Cota nas universidades: Inclusão ou retrocesso?
Enviada em 19/11/2020
As cotas nas universidades brasileiras podem serem vistas de duas maneiras, como retrocesso ou inclusão. Porém devido ao passado e também ao presente do país, a cota deveria ser considerada por todos como inclusão.
Primeiro, em 1988 quando foi assinada a Lei Aurea que determinou a libertação dos escravos, não foi dado a eles nenhuma assistência econômica ou social, o que deu continuidade para os brancos continuarem sendo ricos e chefes, e os negros pobres e empregados. Um fato que reflete até nos dias de hoje, visto que no Brasil a cor da sua pele diz muito a respeito da condição financeira do cidadão.

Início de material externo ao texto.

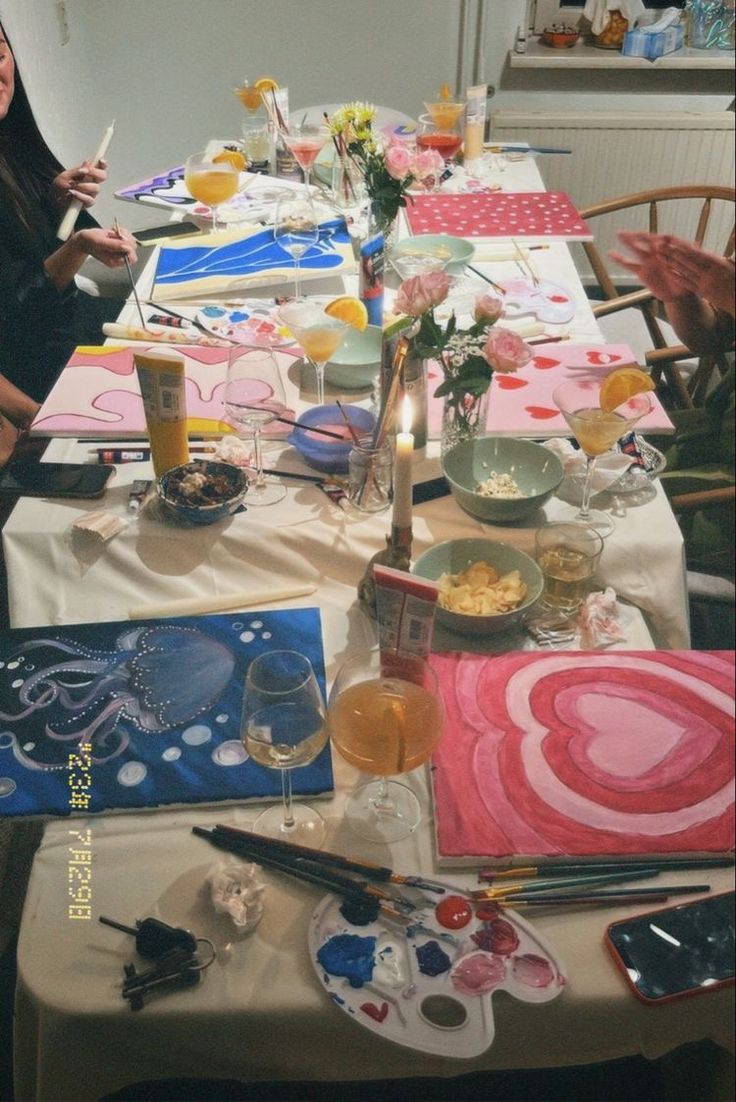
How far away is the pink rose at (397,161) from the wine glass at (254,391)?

Segundo, de acordo com a constituição é dever do estado garantir educação para todos, e a universidade não deixa de ser uma educação. Tendo em vista que a realidade de quem vive na preferia, onde se concentra o maior numero de negros ou descendentes, a educação pública deixa a desejar perto dos ensinos particulares, as cotas são necessárias para haver equidades nas vagas de vestibulares.
Portanto, por mais que exista negros e descendentes com condições financeiras para investir na educação, a cota é o mínimo de uma dívida a ser paga para uma raça que foi cruelmente escravizada, e uma porta de entrada para mudar a hierarquização econômica que existe no Brasil, fazendo assim um país mais democrático.